Decision: The proposal for page_content_change on Kafka Main (option A) was not approved, the ML team proceeded with mediawiki.page_change.v1 instead (option D).
As @Ottomata noted in T401021#11345086, mediawiki.page_content_change.v1 currently exists only in Kafka jumbo-eqiad, while ChangeProp only consumes from Kafka main. As a result, ChangeProp cannot consume from mediawiki.page_content_change.v1 to trigger LiftWing updates for Revise Tone Task Generation.
We have a few options to enable ChangeProp to consume mediawiki.page_content_change.v1, or consume mediawiki.page_change.v1 instead + query page content from MW API. We need to decide which option is best to move forward.
Options from @Ottomata in T401021#11345086:
Option A. Produce mediawiki.page_content_change.v1 to Kafka main
This is my preferred option. I think having access to mediawiki.page_content_change.v1 and other streams like this will be useful for realtime updates for derived data products like this one.

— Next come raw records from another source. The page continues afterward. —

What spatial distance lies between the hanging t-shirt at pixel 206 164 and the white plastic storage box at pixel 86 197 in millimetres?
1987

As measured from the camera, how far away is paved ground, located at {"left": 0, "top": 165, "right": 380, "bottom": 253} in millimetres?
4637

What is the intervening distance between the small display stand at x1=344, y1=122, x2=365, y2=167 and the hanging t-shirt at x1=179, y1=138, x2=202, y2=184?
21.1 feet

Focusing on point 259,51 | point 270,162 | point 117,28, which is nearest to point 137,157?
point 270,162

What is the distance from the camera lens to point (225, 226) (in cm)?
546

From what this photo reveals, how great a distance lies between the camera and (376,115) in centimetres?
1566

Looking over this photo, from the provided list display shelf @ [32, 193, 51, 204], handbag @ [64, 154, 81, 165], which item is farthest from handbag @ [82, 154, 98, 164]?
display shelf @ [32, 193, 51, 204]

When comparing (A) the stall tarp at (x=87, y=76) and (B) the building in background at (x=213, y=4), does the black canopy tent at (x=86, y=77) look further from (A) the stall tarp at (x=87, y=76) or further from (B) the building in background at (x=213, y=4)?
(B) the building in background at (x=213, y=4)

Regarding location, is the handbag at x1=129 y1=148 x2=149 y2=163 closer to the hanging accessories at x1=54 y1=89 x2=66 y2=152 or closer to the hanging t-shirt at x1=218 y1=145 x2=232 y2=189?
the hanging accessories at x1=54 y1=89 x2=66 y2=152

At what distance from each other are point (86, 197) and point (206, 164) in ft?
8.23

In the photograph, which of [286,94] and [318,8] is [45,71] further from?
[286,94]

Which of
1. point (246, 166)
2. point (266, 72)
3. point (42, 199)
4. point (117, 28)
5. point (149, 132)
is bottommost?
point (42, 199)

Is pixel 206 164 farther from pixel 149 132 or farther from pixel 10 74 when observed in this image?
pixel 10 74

The original reason this was not produced to Kafka main was that SRE was worried about polluting Kafka main with this stream that has large event bodies. Previously, the only user of this stream was for mediawiki_content_change_v1 in the Data Lake, so there was no reason to produce to Kafka main.
We should consider this and talk to SRE ServiceOps to see what they think.
Option B. New change-prop service consuming from Kafka jumbo
Ideally this wouldn't be too hard to do (although I'm not sure its helm chart is in good shape to make this easy). We'd have to figure out where to run it (dse-k8s-eqiad?).
This is my least preferred option. I don't want to deploy more change-props.
Option C. New change-prop rule consuming from Kafka jumbo
This would probably require:
- A new change-prop route rule (/{api:sys}/queue-jumbo?) declared in the helm chart, like this.
- Helm chart and helmfile modifications to support consuming from multiple kafka clusters.
If this isn't too hard, this option would be an okay compromise, assuming SRE ServiceOps won't like Option A.
I'm not sure, but I don't think this will require any actual change-prop code changes. Just helm config changes to declare the new routes and kafka configs.
Option D. Consume mediawiki.page_change.v1 instead
This is probably the fastest path to production. LiftWing already responds to mediawiki.page_change.v1 events via change-prop and Kafka main. Doing this for tone check score would mean that the page content would have to be looked up from the MediaWiki API at score time, rather than just getting it out of the page_content_change event body.
This is already done for other models in LiftWing, so perhaps this is easy to do quickly?
I'd prefer to avoid the extra MW API lookups for page content for all of the other LiftWing usages too. All of the other options would allow us to do that.